Passwords play a crucial role in cybersecurity, serving as the first defence line for individual users and large corporate networks. Despite this, we often underestimate their importance, shifting responsibility for our security to high-level encryption methods such as SSL (Secure Sockets Layer) and its successor TLS (Transport Layer Security), advanced firewalls, and antivirus software that can eliminate complex malware and Trojan-like scams. However, history has repeatedly shown that without the initial barrier provided by passwords, malicious users with enough determination and sufficient experience in coding and creating exploits can find their way into most network infrastructures.
Have you ever felt frustrated while creating a new account when your preferred password doesn’t meet the security standards of the service, and you have to add special or numeric characters? Password policies have become a norm for corporations or services that store confidential information and for any service that stores user credentials. Unfortunately, service providers are not obligated to require users to create strong passwords. However, having a strong password is more crucial than ever.
Read the first in this series of texts: Authorization by Facebook, Google, Github.
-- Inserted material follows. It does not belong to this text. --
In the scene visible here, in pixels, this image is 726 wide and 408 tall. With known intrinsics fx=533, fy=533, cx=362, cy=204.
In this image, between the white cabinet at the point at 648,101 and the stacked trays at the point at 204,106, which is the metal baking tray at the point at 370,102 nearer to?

In today’s world, most of us have shifted a significant part of our daily lives to the Internet. This includes remote work, electronic transactions, social media, and more. Consequently, it is vital to consider how much sensitive information we store on our devices. With advanced hardware and computing capabilities, hackers can easily crack weak passwords within moments. If the same password is used across multiple accounts, the attacker can gain access to a wealth of personal information, including banking data, social media accounts, and other critical systems. This can lead to identity theft, financial loss, and other forms of fraud.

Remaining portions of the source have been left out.